On the other hand, China is recommitting to the Paris Accords and making progress towards emissions targets. According to analysis conducted by the Natural Resources Defense Council, China is cutting its coal consumption and is on track to reduce coal’s share of total energy consumption from 64 percent in 2015 to 58 percent by 2020. China leads the world in wind and solar installation; its annual wind and solar installation is more than the US, EU, Canada, India, Japan, Korea, and Brazil combined.
China is investing in green technology and renewables: according to the Global Commission on the Geopolitics of Energy Transformation, “no country has put itself in a better position to become the world’s renewable energy superpower than China.” China is also a member of the Network for Greening the Financial System (NGFS), which aims to throw the weight of key financial institutions behind the goals of the Paris climate agreement. One of the goals of the NGFS is to promote markets for green bonds, and China is leading the way.
Like the US, however, China’s record is mixed. In September at the UN Climate Action Summit, Foreign Minister Wang Yi made no reference to China playing a leadership role on climate, nor did China join the pledge to achieve net-zero emissions by 2050. As part of its Belt and Road Initiative, China is exporting dirty energy; it is building or planning more than 300 coal plants in various countries—Turkey, Vietnam, Indonesia, Bangladesh, Egypt, and the Philippines. Approvals of new coal mine construction soared in 2019.
Who’s the better bet?
Many Asian nations face risks from climate change. Rising sea levels will destroy island nations in the South Pacific.

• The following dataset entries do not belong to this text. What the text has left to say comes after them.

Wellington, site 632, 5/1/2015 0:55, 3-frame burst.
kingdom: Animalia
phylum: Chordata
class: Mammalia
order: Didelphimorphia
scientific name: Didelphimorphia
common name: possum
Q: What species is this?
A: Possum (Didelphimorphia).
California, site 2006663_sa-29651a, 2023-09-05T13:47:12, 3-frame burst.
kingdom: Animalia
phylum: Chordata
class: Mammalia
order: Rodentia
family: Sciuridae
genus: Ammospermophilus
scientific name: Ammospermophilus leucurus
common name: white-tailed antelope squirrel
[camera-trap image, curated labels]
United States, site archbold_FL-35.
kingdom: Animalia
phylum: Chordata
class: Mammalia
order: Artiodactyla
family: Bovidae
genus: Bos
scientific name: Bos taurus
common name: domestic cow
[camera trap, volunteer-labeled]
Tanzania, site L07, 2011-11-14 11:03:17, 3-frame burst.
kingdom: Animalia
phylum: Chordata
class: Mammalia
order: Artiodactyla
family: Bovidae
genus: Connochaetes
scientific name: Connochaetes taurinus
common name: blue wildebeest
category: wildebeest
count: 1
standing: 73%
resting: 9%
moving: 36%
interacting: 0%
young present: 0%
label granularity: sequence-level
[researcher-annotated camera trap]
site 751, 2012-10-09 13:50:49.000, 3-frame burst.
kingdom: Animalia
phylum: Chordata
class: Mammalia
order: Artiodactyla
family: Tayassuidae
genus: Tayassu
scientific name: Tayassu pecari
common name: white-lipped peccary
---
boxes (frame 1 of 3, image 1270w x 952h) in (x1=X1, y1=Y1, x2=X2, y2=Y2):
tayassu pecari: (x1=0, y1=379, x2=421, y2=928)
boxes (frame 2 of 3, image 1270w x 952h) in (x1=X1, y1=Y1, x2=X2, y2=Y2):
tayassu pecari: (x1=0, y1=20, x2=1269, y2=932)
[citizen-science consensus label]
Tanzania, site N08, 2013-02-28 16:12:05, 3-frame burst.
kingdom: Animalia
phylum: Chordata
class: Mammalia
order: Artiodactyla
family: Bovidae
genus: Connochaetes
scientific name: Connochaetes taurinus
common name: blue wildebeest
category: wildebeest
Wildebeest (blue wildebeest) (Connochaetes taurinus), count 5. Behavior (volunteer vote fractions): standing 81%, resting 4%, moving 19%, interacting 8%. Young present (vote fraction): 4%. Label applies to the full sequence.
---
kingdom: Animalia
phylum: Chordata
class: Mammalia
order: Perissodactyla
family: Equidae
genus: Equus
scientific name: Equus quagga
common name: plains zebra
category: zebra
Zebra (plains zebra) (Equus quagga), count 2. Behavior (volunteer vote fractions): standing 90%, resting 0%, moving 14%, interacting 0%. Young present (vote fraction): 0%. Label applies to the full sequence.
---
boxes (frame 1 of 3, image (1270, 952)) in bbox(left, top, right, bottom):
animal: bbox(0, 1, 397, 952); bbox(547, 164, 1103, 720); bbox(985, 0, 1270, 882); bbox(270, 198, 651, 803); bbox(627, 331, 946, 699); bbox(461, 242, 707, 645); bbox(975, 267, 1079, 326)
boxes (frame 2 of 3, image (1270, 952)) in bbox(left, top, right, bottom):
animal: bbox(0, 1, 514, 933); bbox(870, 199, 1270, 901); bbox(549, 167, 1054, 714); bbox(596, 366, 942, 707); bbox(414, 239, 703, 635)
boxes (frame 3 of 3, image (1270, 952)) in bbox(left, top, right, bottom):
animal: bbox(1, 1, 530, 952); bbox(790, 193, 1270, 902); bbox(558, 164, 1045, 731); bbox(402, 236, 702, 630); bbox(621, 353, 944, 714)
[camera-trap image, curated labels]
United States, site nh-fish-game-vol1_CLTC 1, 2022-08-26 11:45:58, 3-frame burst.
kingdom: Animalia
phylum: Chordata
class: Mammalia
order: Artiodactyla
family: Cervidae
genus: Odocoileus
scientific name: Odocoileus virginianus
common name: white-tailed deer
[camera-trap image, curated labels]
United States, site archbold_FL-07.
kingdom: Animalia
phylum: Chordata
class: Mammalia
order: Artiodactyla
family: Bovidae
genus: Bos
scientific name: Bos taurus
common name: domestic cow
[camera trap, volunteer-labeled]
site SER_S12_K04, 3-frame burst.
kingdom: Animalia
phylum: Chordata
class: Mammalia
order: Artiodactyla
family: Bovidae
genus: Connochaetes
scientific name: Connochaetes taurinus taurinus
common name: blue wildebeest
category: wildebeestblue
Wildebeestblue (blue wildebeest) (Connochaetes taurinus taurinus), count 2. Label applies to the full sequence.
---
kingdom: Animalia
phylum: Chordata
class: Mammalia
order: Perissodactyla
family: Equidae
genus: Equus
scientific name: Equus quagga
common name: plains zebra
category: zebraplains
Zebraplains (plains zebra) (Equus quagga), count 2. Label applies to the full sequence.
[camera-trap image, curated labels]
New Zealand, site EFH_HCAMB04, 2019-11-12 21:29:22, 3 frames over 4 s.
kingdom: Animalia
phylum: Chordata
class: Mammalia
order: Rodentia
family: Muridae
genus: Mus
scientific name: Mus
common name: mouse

Warming seas are driving fisheries north into waters controlled by other countries, creating the potential for international conflict. Extreme drought in India is forcing millions to migrate in search of water. Disappearing Himalayan glaciers will affect a critical water source for 250 million people living across eight different countries. Furthermore, the Himalayan glaciers feed ten of the world’s most important river systems, including the Ganges, Indus, Yellow, Mekong, and Irrawaddy rivers. These rivers directly or indirectly supply billions of people with food, energy, and livelihoods.
The US is the world’s second largest emitter of carbon annually, after China. And, US per capita emissions are more than twice China’s. American failure to reduce emissions means that there is less room in the global carbon budget for developing nations to improve the well-being of their people. From an Asian perspective, the American retreat from climate leadership may look like indifference to their climate risks and developmental challenges. Coming on the heels of American withdrawal from the Trans-Pacific Partnership trade agreement and US revision of the US-Korea free trade agreement, US climate policies may cast further doubt on America’s reliability as a partner, creating a vacuum China will attempt to fill.